[Exercise]
Entries below include pictures. Output exactly the lines from the one with "live free Greeting Card" down to the one with "Northern Inn &", both ends included, and leave the pictures out.

[Input material]
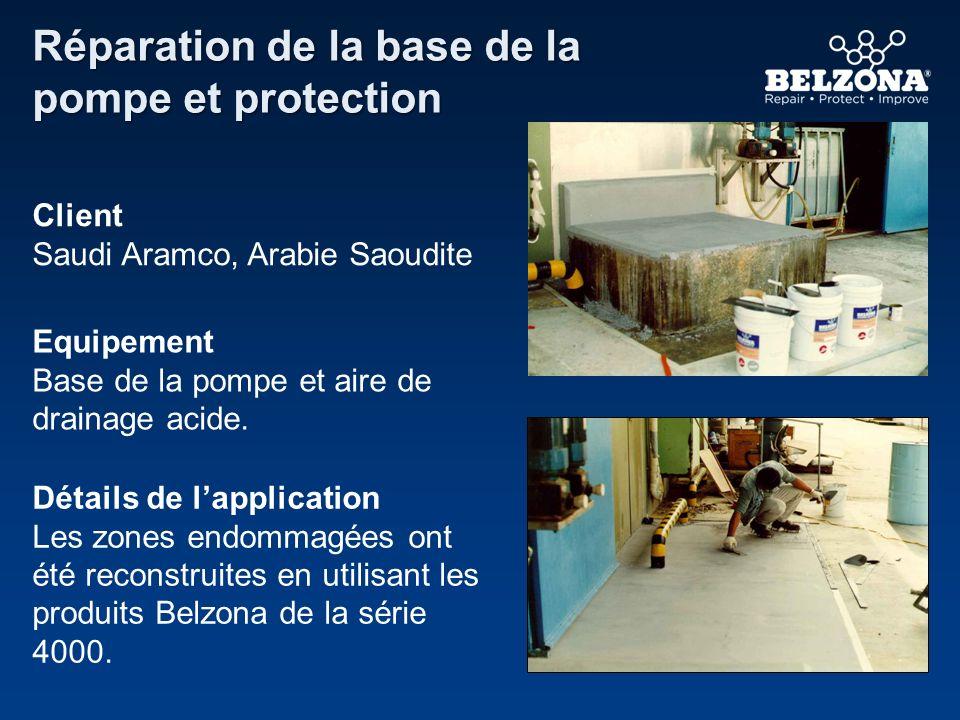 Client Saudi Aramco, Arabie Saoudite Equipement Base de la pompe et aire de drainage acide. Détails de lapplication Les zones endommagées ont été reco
---
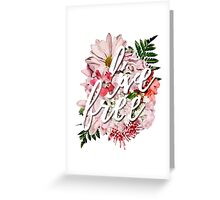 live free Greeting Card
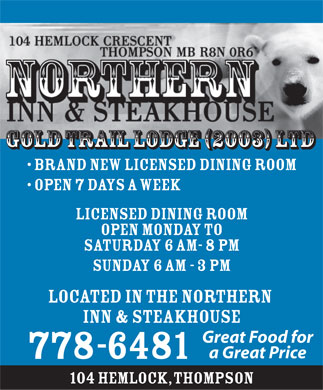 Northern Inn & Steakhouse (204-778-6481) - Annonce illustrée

[Response box]
 live free Greeting Card
 Northern Inn & Steakhouse (204-778-6481) - Annonce illustrée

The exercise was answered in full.